Расположены произведения Пушкина хронологически, но, конечно, не с той беспощадной и в данном случае ненужной последовательностью, которая заставляла бы дробить отдельные произведения и помещать их в виде оторванных друг от друга частей. Прозу и стихи также пришлось отделить друг от друга и ввести в расположение прозы внешние рубрики: «повести», «критические статьи», «исторические исследования»; впрочем, даже в этих широких рамках нелегко будет размещение пушкинских фрагментов.

В первом выпуске (10 печ. листов) помещены стихи 1812 г., большая часть стихов 1814 г. и ряд статей и комментариев. Крупные статьи принадлежат Б.Л.Модзалевскому («Род Пушкина», трудное и обстоятельное разыскание о предках Пушкина, основанное на множестве архивных и разбросанных печатных материлаов), В.В.Сиповскому («Детство Пушкина»), З.Венгеровой («Гамильтон»), Н.О.Лернеру («Пушкин в лицее» и «Сестра Пушкина»), П.О.Морозову («Пушкин и Батюшков»), Е.Балабановой и Н.Пиксанову («Пушкин и Оссиан»). Последняя статья занимает 16 страниц — щедрость совершенно излишняя, потому что Пушкин сам не печатал своих «оссиановских» стихов и, как вполне справедливо говорит редактор и повторяет один из комментариев, Оссиан был чужд его духу», «которому Пушкин не поддался», так что «вообще оссиановское влияние на Пушкина не могло быть сильным».

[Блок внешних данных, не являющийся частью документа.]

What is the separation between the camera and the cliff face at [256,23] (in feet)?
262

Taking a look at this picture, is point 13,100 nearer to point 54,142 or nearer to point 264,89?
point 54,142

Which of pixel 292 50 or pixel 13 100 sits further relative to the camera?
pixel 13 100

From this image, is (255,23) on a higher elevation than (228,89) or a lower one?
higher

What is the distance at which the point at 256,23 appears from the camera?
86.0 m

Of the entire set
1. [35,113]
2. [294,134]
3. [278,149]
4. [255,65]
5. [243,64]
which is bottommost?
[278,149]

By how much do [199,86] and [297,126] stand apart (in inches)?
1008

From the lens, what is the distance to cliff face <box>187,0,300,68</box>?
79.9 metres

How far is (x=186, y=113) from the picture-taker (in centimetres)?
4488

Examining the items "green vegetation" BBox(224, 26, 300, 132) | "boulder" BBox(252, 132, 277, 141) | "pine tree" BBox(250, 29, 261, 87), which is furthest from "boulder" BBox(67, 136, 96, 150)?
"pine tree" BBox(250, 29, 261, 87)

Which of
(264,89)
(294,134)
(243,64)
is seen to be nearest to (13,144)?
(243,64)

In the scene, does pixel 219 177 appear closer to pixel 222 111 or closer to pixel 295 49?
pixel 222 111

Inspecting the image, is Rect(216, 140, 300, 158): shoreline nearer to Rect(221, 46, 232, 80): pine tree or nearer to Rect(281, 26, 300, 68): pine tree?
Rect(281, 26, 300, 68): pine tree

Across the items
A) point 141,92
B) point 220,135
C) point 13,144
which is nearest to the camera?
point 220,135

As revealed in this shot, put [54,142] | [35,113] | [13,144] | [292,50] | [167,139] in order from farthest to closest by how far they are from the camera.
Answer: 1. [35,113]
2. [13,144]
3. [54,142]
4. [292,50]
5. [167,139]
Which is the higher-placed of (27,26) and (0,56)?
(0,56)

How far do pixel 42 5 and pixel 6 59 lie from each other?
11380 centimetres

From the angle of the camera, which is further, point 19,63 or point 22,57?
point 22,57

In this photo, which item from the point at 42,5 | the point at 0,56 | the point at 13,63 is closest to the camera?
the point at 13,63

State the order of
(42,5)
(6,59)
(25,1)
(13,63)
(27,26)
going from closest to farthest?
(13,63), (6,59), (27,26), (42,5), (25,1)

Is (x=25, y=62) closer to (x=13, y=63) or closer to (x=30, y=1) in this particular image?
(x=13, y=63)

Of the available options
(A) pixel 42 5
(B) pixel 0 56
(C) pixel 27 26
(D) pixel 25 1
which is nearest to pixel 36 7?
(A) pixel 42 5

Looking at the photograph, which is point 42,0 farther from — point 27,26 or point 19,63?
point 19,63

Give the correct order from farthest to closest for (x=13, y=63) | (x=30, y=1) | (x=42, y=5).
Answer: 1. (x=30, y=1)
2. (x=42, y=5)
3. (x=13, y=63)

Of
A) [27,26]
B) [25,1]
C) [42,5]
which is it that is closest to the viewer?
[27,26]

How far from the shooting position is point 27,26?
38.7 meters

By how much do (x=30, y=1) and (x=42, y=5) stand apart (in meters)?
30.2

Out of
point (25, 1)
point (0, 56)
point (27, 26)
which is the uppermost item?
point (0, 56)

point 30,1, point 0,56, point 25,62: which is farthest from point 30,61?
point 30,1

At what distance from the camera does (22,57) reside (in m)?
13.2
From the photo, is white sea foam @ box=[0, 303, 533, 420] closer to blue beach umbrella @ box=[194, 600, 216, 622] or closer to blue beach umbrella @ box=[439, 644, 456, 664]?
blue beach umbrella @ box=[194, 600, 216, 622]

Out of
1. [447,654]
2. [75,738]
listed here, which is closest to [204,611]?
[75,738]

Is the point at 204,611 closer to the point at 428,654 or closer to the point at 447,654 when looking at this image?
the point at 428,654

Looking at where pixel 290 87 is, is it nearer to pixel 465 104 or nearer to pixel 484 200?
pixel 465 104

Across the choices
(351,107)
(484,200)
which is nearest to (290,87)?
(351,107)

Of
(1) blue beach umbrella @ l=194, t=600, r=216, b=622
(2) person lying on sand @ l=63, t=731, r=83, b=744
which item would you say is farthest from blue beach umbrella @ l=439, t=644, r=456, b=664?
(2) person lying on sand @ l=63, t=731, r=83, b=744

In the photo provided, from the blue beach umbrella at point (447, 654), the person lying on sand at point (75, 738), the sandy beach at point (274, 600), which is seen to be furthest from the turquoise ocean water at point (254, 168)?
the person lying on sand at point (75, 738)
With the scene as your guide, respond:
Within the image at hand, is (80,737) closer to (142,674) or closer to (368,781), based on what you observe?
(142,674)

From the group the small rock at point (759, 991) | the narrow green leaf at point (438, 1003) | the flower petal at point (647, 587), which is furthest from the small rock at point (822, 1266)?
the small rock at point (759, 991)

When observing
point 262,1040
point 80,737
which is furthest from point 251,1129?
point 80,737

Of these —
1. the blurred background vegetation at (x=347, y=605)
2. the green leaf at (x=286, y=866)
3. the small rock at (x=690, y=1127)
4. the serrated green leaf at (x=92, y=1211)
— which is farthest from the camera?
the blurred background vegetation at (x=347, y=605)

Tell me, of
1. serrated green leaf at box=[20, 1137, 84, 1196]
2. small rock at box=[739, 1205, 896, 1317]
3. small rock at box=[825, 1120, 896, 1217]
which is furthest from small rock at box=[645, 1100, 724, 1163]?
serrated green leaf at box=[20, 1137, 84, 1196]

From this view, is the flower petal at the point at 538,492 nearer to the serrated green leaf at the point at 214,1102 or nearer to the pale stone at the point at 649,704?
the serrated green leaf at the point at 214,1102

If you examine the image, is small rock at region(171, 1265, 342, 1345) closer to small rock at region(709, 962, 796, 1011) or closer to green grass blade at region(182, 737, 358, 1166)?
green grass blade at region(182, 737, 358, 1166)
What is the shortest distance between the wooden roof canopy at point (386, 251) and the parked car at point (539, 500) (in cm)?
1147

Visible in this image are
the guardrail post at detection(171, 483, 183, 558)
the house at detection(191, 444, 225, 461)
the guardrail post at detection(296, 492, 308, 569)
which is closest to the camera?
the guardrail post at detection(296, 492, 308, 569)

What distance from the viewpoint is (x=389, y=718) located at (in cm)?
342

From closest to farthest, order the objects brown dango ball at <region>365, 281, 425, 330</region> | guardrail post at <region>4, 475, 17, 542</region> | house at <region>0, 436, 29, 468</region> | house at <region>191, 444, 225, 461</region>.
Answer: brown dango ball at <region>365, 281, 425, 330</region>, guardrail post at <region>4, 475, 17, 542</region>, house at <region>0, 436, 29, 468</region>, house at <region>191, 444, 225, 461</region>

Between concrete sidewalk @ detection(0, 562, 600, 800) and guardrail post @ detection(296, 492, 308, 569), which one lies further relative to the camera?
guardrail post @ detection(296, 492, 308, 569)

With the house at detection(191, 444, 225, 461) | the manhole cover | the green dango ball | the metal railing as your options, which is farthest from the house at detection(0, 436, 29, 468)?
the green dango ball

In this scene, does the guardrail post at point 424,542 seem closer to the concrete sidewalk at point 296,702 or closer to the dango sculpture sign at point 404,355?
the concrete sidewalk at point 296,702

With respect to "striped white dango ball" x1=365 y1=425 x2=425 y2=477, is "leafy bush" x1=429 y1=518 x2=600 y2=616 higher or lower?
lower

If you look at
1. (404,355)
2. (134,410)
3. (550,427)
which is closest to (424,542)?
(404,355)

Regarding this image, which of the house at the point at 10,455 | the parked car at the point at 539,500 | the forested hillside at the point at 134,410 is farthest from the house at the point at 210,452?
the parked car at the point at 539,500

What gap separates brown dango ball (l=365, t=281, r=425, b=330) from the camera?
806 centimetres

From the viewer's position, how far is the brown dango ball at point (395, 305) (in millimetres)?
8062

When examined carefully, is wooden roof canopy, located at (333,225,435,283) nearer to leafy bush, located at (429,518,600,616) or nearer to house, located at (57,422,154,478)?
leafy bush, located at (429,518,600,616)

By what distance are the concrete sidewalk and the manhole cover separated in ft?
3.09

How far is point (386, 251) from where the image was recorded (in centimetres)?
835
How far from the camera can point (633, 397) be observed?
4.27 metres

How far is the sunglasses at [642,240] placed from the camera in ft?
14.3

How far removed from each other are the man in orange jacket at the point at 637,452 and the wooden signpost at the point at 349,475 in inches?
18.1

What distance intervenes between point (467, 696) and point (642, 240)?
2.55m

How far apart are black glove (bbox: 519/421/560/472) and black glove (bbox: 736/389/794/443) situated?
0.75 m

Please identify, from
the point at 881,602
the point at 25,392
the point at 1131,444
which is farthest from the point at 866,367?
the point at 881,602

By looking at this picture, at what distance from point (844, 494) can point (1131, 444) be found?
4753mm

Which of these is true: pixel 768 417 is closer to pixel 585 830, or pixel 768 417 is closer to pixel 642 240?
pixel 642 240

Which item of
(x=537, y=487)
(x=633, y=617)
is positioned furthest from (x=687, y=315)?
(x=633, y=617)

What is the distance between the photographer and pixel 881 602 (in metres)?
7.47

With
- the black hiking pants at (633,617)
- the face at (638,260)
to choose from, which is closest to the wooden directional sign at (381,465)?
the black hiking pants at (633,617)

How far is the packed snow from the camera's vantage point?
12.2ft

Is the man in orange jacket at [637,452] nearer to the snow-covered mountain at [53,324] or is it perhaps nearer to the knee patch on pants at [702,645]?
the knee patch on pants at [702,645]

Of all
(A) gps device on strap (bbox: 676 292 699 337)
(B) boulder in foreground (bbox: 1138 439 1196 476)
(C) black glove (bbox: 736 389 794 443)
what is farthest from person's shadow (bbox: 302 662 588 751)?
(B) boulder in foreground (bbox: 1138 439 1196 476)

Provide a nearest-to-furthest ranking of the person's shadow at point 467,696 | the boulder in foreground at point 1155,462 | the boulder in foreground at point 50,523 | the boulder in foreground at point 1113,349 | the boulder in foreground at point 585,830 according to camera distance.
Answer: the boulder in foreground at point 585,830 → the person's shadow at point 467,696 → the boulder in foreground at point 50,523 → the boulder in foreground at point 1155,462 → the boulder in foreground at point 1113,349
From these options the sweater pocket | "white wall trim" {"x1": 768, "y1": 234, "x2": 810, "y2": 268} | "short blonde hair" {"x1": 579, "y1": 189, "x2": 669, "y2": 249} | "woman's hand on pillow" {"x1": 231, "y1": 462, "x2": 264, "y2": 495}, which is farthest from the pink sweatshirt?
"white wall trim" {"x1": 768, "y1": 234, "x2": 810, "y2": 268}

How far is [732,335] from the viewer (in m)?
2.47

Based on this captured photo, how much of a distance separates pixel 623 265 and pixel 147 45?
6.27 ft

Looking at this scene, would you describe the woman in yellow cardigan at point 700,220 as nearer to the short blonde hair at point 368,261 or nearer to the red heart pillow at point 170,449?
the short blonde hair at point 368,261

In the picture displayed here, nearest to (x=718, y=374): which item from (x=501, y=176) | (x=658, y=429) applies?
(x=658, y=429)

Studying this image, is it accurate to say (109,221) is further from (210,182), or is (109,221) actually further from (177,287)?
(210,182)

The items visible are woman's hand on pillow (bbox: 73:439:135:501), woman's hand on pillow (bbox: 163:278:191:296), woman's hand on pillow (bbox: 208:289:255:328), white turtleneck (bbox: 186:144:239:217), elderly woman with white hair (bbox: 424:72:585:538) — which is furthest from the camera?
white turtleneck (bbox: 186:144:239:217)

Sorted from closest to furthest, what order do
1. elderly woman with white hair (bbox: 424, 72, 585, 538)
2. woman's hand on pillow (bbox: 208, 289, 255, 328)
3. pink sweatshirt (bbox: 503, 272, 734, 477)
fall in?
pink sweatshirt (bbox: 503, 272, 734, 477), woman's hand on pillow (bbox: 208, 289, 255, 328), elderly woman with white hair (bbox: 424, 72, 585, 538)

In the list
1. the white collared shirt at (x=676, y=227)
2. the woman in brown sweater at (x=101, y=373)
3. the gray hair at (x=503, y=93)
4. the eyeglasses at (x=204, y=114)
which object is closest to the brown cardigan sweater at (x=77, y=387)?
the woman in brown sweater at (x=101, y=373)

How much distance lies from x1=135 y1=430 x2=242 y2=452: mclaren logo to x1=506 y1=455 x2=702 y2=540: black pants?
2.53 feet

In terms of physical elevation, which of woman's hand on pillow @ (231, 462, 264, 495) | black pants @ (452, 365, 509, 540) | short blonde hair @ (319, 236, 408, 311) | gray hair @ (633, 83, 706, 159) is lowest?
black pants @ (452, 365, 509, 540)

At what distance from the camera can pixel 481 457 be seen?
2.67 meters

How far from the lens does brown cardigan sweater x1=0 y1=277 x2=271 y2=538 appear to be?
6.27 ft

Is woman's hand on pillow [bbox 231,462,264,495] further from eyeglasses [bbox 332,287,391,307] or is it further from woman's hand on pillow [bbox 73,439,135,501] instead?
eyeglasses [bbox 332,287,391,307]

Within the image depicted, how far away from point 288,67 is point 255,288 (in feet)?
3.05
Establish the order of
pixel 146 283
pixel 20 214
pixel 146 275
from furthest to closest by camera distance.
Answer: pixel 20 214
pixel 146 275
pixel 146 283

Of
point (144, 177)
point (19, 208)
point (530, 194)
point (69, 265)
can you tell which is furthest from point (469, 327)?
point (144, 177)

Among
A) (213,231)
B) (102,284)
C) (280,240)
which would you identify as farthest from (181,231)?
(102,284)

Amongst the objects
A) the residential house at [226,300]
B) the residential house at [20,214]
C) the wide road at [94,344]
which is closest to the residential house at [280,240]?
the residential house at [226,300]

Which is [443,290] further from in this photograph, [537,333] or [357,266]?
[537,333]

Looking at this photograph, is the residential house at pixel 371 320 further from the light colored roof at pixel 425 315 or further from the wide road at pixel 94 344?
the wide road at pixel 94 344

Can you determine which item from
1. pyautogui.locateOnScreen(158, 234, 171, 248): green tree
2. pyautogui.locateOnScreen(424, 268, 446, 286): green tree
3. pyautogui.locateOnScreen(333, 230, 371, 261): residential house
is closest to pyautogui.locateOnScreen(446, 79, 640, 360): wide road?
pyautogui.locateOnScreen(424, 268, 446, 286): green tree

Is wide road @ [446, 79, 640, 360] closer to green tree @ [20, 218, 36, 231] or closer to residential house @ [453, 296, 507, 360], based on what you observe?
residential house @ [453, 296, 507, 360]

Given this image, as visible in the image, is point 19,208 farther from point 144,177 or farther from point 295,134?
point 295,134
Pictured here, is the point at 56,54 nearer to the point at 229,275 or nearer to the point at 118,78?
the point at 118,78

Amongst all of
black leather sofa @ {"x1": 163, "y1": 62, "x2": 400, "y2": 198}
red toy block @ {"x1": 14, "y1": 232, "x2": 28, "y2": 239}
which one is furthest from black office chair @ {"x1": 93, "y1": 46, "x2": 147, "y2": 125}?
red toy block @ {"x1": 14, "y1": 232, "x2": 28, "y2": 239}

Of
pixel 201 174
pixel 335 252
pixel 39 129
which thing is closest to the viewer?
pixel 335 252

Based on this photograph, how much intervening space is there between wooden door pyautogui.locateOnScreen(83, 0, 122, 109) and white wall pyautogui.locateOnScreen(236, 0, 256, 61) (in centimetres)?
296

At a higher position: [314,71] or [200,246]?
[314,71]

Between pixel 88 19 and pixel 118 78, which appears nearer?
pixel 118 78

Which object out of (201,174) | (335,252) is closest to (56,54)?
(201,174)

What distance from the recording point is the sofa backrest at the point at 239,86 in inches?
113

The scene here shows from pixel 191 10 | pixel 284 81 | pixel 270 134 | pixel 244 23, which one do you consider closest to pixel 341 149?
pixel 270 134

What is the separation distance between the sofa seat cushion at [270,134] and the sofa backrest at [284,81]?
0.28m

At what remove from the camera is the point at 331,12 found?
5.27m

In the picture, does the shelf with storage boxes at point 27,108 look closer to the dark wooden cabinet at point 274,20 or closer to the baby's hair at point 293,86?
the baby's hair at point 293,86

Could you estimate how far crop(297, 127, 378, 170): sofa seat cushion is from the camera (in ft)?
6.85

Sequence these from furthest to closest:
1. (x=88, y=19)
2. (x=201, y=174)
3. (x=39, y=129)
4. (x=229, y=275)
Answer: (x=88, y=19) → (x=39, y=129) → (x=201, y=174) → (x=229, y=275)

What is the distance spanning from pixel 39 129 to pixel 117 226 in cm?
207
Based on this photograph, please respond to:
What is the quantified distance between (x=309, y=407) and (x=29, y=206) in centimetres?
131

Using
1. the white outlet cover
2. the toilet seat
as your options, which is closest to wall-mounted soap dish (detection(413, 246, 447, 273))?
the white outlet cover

Сколько же листов отведет г.Венгеров Державину и вообще всей предшествовавшей Пушкину русской литературе? Примечания к стихотворениям отличаются большой обстоятельностью; история текста задевается им лишь мимоходом, так как ей будет посвящена особая глава; своей точностью они превосходят даже такой прекрасный образец, как примечания Л.Н.Майкова к I тому академического издания, не говоря уже о положительно слабых примечаниях г.Якушкина ко II тому того же издания. Излишни указания на слабые рифмы; читатель их и сам заметит, да к тому же требования, предъявляющиеся к метрике в начале XIX столетия, были далеко не так строги, как теперь, в веке утонченной версификации. «Измены» перенесены из 1812 г. в 1815 г. вполне основательно (Н.Лернер, «Труды и дни Пушкина», изд. 2-ое, стр. 28). Жаль, что примечания, помещенные не вслед за пьесами или под ними, а рядом, напечатаны одним с ним шрифтом.

Иллюстрации,

из которых несколько появились в первый раз (портреты сестры Пушкина), превосходны; особенно хороши три хромолитографии, впервые воспроизводящие в красках портреты родителей и сестры поэта. Также в первый раз воспроизведена метрическая запись о рождении и крещении Пушкина в церковной книге; даны факсимиле автографов Пушкина и его рисунков. Статья о роде Пушкина стильно украшена русскими заставками; статья о пребывании Пушкина в лицее иллюстрирована портретами и карикатурами; фривольные лицейские рисунки украшены рисунками и виньетками рококо. Опечаток очень немного (в тексте их вовсе нет), хотя при фаталистическом убеждении, высказанном редактором, что «нет ничего печатного без опечаток», их могло бы быть и больше. По мере своего выхода издание г.Венгерова, конечно, будет все более улучшаться и займет в нашей литературе видное место.

Н.Лернер

В одном месте г.Венгеров дважды поправляет пушкинскую орфографию и печатает «во тме» вместо «во тьме», так как это «такая существенная особенность произношения пушкинских времен, что устранить ее значит погрешить против подлинной музыки пушкинского стиха»; между тем в «Руслане и Людмиле» (см. II т. академич. издания) находим и «тму» и «тьму». Пушкин писал «первый» и «во-перьвых» (акад. Изд. Переписки II., т. I, стр. 154).